TASK TO COMPLETE :: Print nothing beyond the line with "physio-sport-arena-kriens-praxisleben-13": every line from the beginning of the data up to it, that line included, and no pictures.

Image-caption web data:
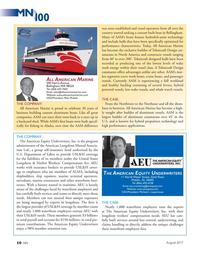 Marine News Magazine, page 10,  Aug 2017
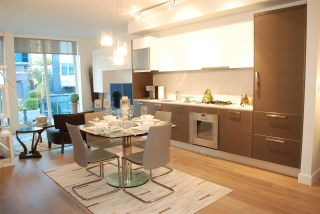 Photo 10: 305 1477 Pender Street in Vancouver: Coal Harbour Condo for rent ()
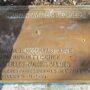 Tombe de Georges Nelis – cimetière de Bruxelles – Evere - Image15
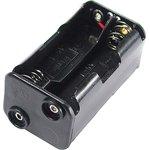 BH343A (BH-634), Батарейный отсек 4xAA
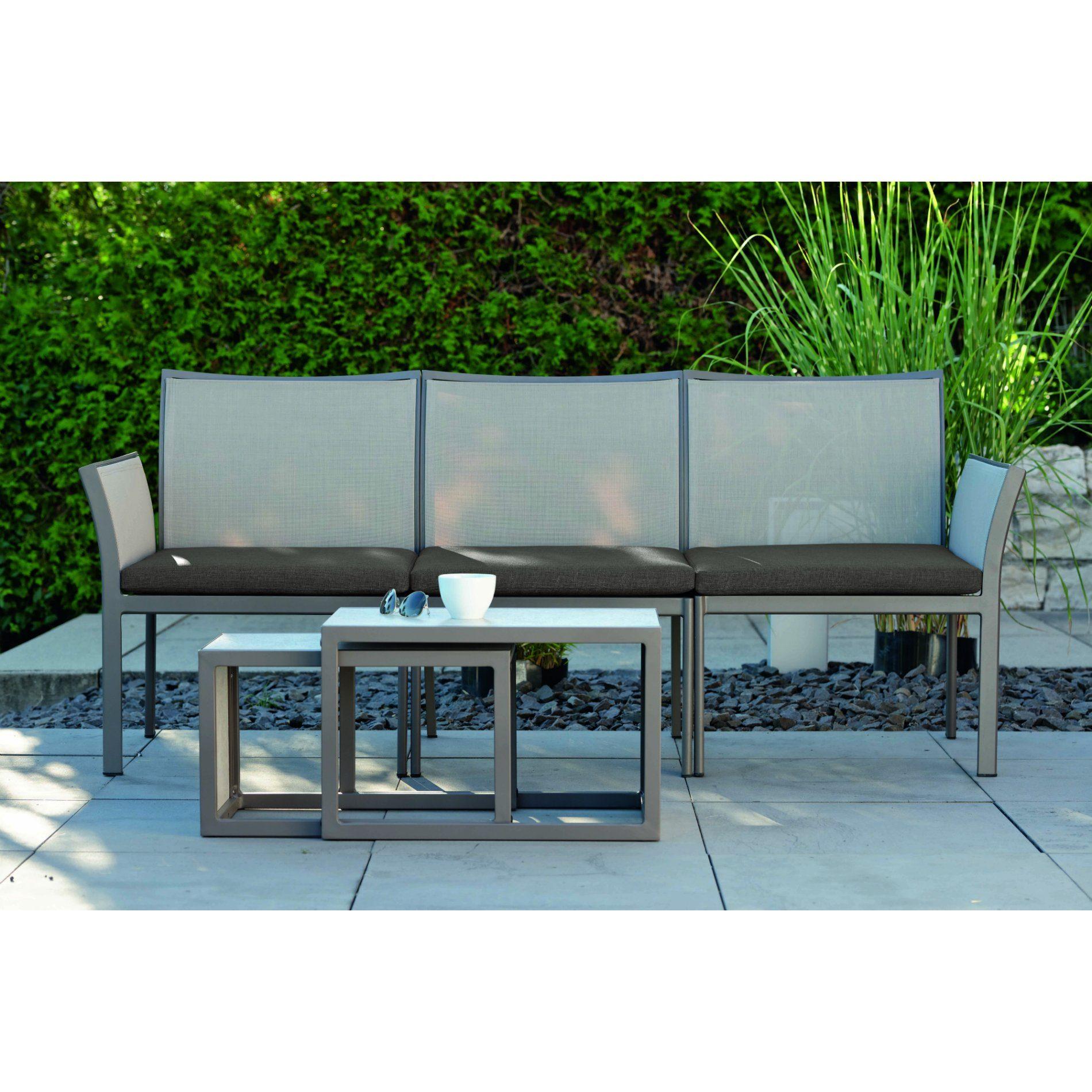 stern lounge set mit modulbank gianni und beistelltisch. Black Bedroom Furniture Sets. Home Design Ideas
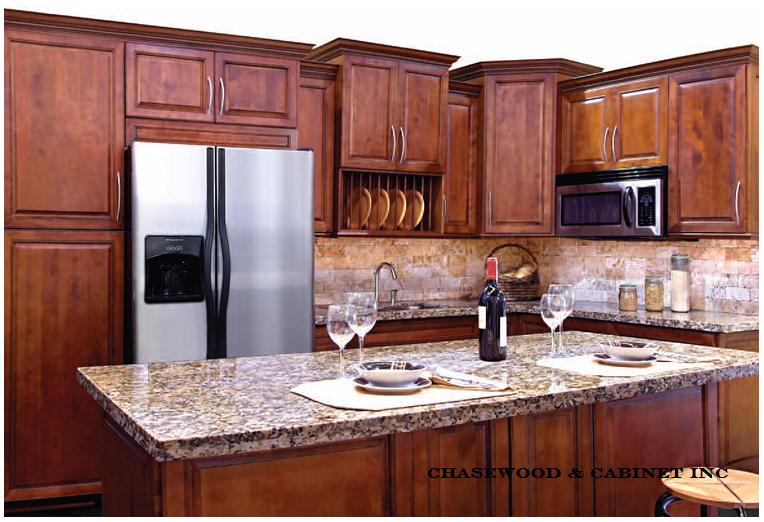 Bronze Cherry Kitchen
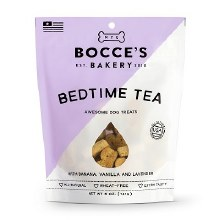 Bocces Bedtime Tea 5oz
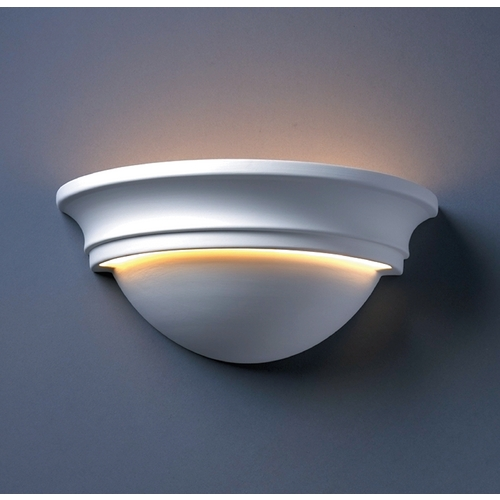 Justice Design Group Sconce Wall Light in Bisque Finish CER-1515-BIS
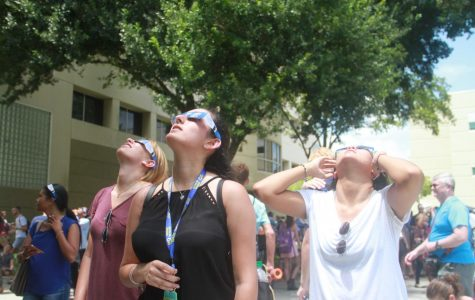 Gallery: Total solar eclipse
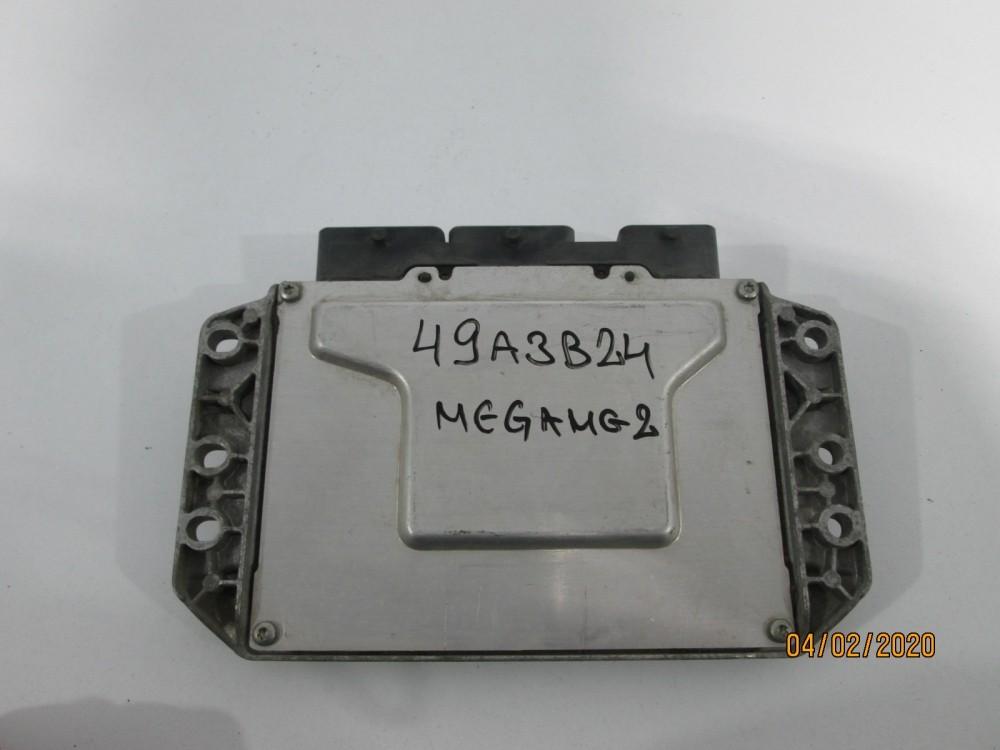 Calculator motor / ECU REnault Megane 2 an 2003-2008 cod 8200509552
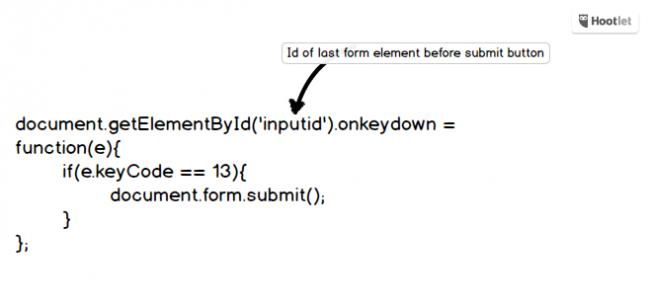 """Primjer Javascript koda koji se umeće na web stranicu kako bi korisnici mogli spremiti formu tipkom """"Enter"""""""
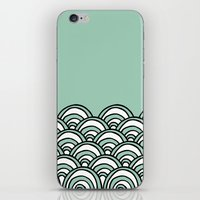 Waves Mint iPhone & iPod Skin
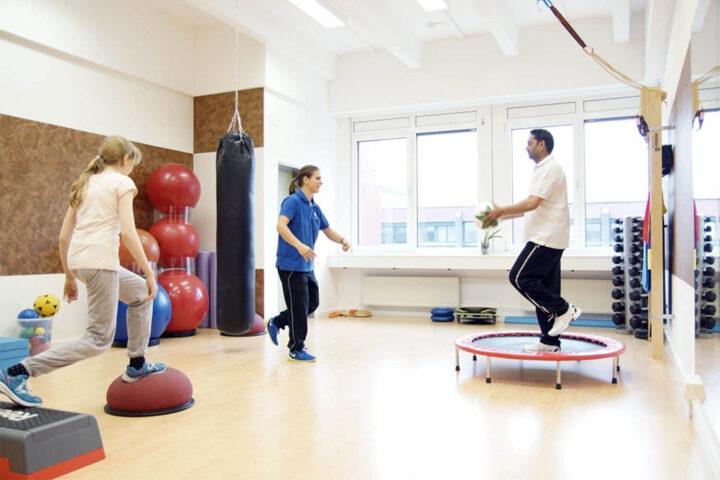 physio-sport-arena-kriens-praxisleben-13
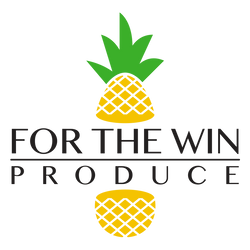 For The Win Produce Logo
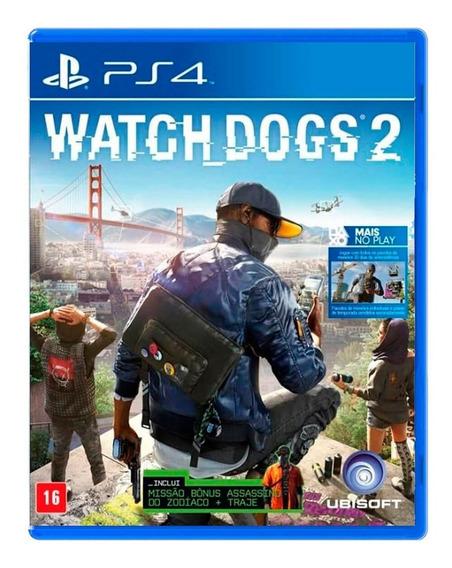 Watch Dogs 2 - Ps4 - Mídia Física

SOLUTION ::
 Marine News Magazine, page 10,  Aug 2017
 Photo 10: 305 1477 Pender Street in Vancouver: Coal Harbour Condo for rent ()
 Tombe de Georges Nelis – cimetière de Bruxelles – Evere - Image15
 BH343A (BH-634), Батарейный отсек 4xAA
 stern lounge set mit modulbank gianni und beistelltisch. Black Bedroom Furniture Sets. Home Design Ideas
 Bronze Cherry Kitchen
 Bocces Bedtime Tea 5oz
 Justice Design Group Sconce Wall Light in Bisque Finish CER-1515-BIS
 Gallery: Total solar eclipse
 Calculator motor / ECU REnault Megane 2 an 2003-2008 cod 8200509552
 """Primjer Javascript koda koji se umeće na web stranicu kako bi korisnici mogli spremiti formu tipkom """"Enter"""""""
 Waves Mint iPhone & iPod Skin
 physio-sport-arena-kriens-praxisleben-13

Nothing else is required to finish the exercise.